Collected data entries:
....

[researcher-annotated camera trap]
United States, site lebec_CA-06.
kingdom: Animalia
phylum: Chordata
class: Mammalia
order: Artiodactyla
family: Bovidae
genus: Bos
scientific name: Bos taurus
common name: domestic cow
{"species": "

....

_Task prompt:_ Repeat the data. Keep every word the same.

_Solution:_
[researcher-annotated camera trap]
United States, site lebec_CA-06.
kingdom: Animalia
phylum: Chordata
class: Mammalia
order: Artiodactyla
family: Bovidae
genus: Bos
scientific name: Bos taurus
common name: domestic cow
{"species": "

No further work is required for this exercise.